Special forces must be a key element.
“You can use commandos, secret-service crazy people that officially have the right to think differently and do crazy things because the other side does crazy things. That’s his [the enemy’s] way; he doesn’t work according to rules or a grid, so you need people that work like that also, not like a regular army which uses manuals. They should do that, but we need to have commandos for other things.”
The ability to succeed in this next war will mean changing the culture of searching for scapegoats for failures and expecting absolute security. He uses the Arabic word fashla, a slang term for screw-up.

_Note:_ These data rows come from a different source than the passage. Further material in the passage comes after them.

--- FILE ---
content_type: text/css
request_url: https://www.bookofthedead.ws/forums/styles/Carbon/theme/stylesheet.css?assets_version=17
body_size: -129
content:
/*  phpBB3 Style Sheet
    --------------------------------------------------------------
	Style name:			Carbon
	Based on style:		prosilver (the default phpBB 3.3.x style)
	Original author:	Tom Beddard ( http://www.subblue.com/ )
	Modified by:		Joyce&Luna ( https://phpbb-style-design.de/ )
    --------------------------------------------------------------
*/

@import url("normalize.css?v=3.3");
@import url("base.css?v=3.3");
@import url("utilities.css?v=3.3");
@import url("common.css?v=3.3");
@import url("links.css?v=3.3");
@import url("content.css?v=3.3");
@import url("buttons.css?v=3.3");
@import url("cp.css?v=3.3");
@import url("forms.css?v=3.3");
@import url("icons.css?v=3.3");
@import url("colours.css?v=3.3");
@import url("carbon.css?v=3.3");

“We always look for the fashla. When you fight an enemy, soldiers feel that the investigation is waiting and already appointed when the war starts.
We should throw that away as a nation and go back to our original culture of paying prices for living here. Not everything is negligence; that is war... we must be strong enough not to look for scapegoats.” He says the culture of obsessively assigning blame harms commanders and makes them incapable of making decisions. He paid that price in 2006. He hopes others will not.

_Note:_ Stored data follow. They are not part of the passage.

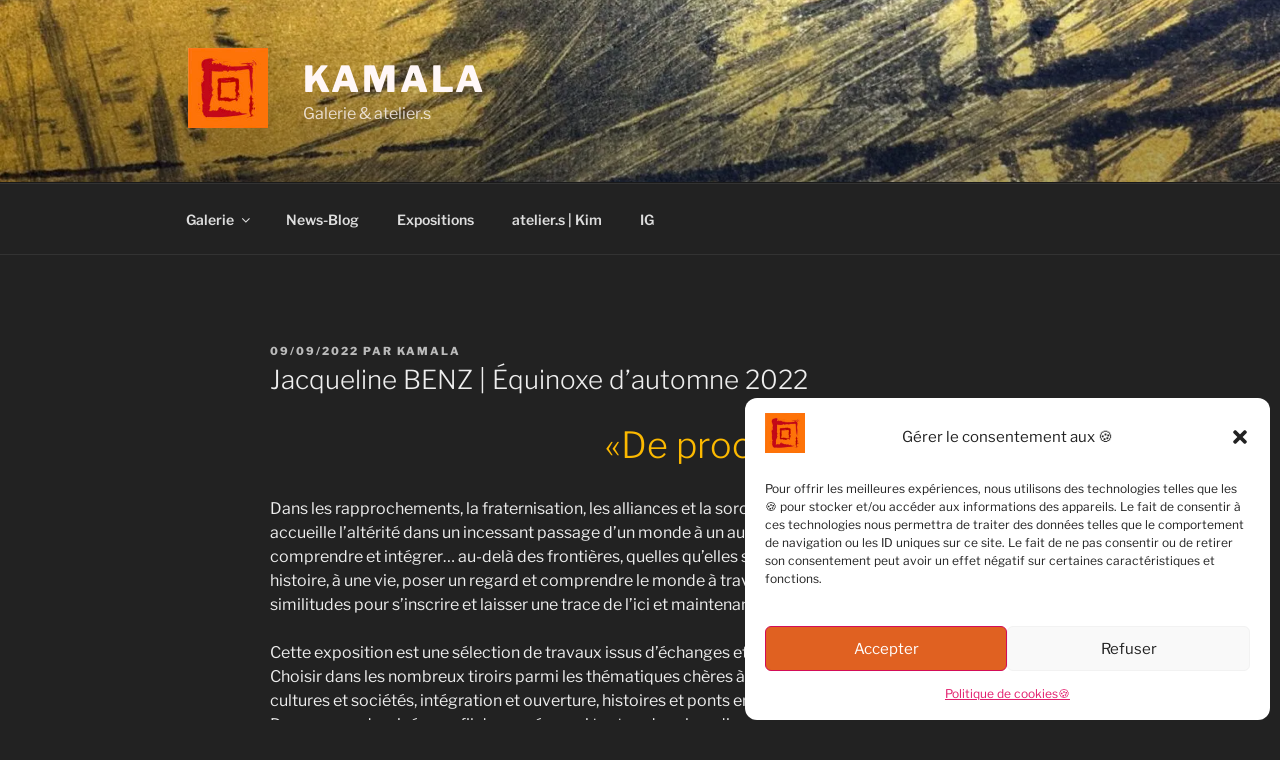

--- FILE ---
content_type: text/html; charset=UTF-8
request_url: https://webform.statslive.info/ow/eyJpdiI6IlJYUkpBU1Rya2ZFMGpsUEZYOXBwbFZUY1wvV1BsTG5JbzZiTEp0TjNJeUVRPSIsIm1hYyI6IjkyZjM2NmM2MTUyMjgzOGZlY2U2Y2Y3NjQ2ZWFhZGJmYjU0ZTU2MzhkOTYwMTIyN2E4NTc1ZmM3ZTY5NjQ0ODQiLCJ2YWx1ZSI6InRSZHpBSHNrclY1SzBTN3ZMU2JFaTI0emRiQndBUEVBdkNlNnJnNk9XMlE9In0=
body_size: 4663
content:
document.write('<form method="post" action="https://newsletter.infomaniak.com/v3/api/1/newsletters/webforms/2809/submit" class="inf-form"><input type="email" name="email" style="display:none" /><input type="hidden" name="key" value="[base64]"><input type="hidden" name="webform_id" value="2809"><style> .inf-main_b4fd1d2cb085390fbbadae65e07876a7{ background-color:#EDE867; padding:25px 20px; margin:25px auto; } .inf-main_b4fd1d2cb085390fbbadae65e07876a7 .inf-content { margin-top:13px;} .inf-main_b4fd1d2cb085390fbbadae65e07876a7 h4, .inf-main_b4fd1d2cb085390fbbadae65e07876a7 span, .inf-main_b4fd1d2cb085390fbbadae65e07876a7 label, .inf-main_b4fd1d2cb085390fbbadae65e07876a7 input, .inf-main_b4fd1d2cb085390fbbadae65e07876a7 .inf-submit, .inf-main_b4fd1d2cb085390fbbadae65e07876a7 .inf-success p a { color:#555; font-size:14px; } .inf-main_b4fd1d2cb085390fbbadae65e07876a7 h4{ font-size:18px; margin:0px 0px 13px 0px; } .inf-main_b4fd1d2cb085390fbbadae65e07876a7 h4, .inf-main_b4fd1d2cb085390fbbadae65e07876a7 label{ font-weight:bold; } .inf-main_b4fd1d2cb085390fbbadae65e07876a7 .inf-input { margin-bottom:7px; } .inf-main_b4fd1d2cb085390fbbadae65e07876a7 label { display:block;} .inf-main_b4fd1d2cb085390fbbadae65e07876a7 input{ height:35px; color:#999999; border: 1px solid #E9E9E9; padding-left:7px; } .inf-main_b4fd1d2cb085390fbbadae65e07876a7 .inf-input.inf-error label, .inf-main_b4fd1d2cb085390fbbadae65e07876a7 .inf-input.inf-error span.inf-message{ color: #cc0033; } .inf-main_b4fd1d2cb085390fbbadae65e07876a7 .inf-input.inf-error input{ border: 1px solid #cc0033; } .inf-main_b4fd1d2cb085390fbbadae65e07876a7 .inf-input input { width:100%;} .inf-main_b4fd1d2cb085390fbbadae65e07876a7 .inf-input.inf-error span.inf-message { display: block; } .inf-main_b4fd1d2cb085390fbbadae65e07876a7 .inf-submit { text-align:right;} .inf-main_b4fd1d2cb085390fbbadae65e07876a7 .inf-submit input{ background-color:#FF4D4A; color:#ffffff; border:none; font-weight: normal; height:auto; padding:7px; } .inf-main_b4fd1d2cb085390fbbadae65e07876a7 .inf-submit input.disabled{ opacity: 0.4; } .inf-btn { color: rgb(85, 85, 85); border: medium none; font-weight: normal; height: auto; padding: 7px; display: inline-block; background-color: white; box-shadow: 0px 1px 1px rgba(0, 0, 0, 0.24); border-radius: 2px; line-height: 1em; } .inf-rgpd { margin:25px 0px 15px 0px; color:#555; } .altcha-label span { color: #555 } </style><div class="inf-main_b4fd1d2cb085390fbbadae65e07876a7"> <h4>Inscription à la Newsletter de kamala | Galerie &amp; atelier.s</h4> <span>Je souhaite recevoir les News de kamala | Galerie et atelier.s</span> <div class="inf-success" style="display:none"> <h4>Formidable! Merci de votre inscription et au plaisir de vous voir prochainement!</h4> <p> <a href="#" class="inf-btn">&laquo;</a> </p> </div> <div class="inf-content"> <div class="inf-input inf-input-text"> <div style="display: flex"> <label>Email</label> <div style="color:red;">&nbsp;*</div> </div> <input type="email" name="inf[1]" data-inf-meta="1" data-inf-error="Merci de renseigner une adresse email" required="required" > </div> <div class="inf-input inf-input-text"> <div style="display: flex"> <label>firstname</label> <div style="color:red;">&nbsp;*</div> </div> <input type="text" name="inf[2]" data-inf-meta="2" data-inf-error="Merci de renseigner une chaine de caractère" required="required" > </div> <div class="inf-input inf-input-text"> <div style="display: flex"> <label>lastname</label> </div> <input type="text" name="inf[3]" data-inf-meta="3" data-inf-error="Merci de renseigner une chaine de caractère" > </div> <div class="inf-rgpd">Votre adresse de messagerie est uniquement utilisée pour vous envoyer notre lettre d&#039;invitation aux vernissages ainsi que lors d&#039;évènements particuliers. Vous pouvez à tout moment utiliser le lien de désabonnement intégré dans chacun de nos mails.</div> <script src="https://eu.altcha.org/js/latest/altcha.min.js" type="module" defer></script> <altcha-widget hidelogo hidefooter floating challengeurl="https://newsletter.infomaniak.com/v3/altcha-challenge" ></altcha-widget> <script src="https://newsletter.storage5.infomaniak.com/mcaptcha/altcha.js" defer> </script> <script type="text/javascript" src="https://newsletter.infomaniak.com/v3/static/webform_index.js?v=1767988000"></script> <div class="inf-submit"> <input type="submit" style="margin-top: 25px;" name="" value="Je m&#039;inscris"> </div> </div> </div> </form>');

It took him nine long years to clear his name, “suffering that cannot be remedied,” Hirsch says. Last August, speaking at a ceremony marking Hirsch’s discharge from reserve duty, chief of staff Lt.-Gen. Gadi Eizenkot said that the country should be proud of what the 91st Division did to Hezbollah during the Second Lebanon War.
“The North owes you the nine years of quiet it has enjoyed since the war,” Eisenkot said to Hirsch. “You are a role model and an Israeli patriot.”
To some that exoneration might seem to have come nine years too late, but for Hirsch it symbolized something far greater: redemption.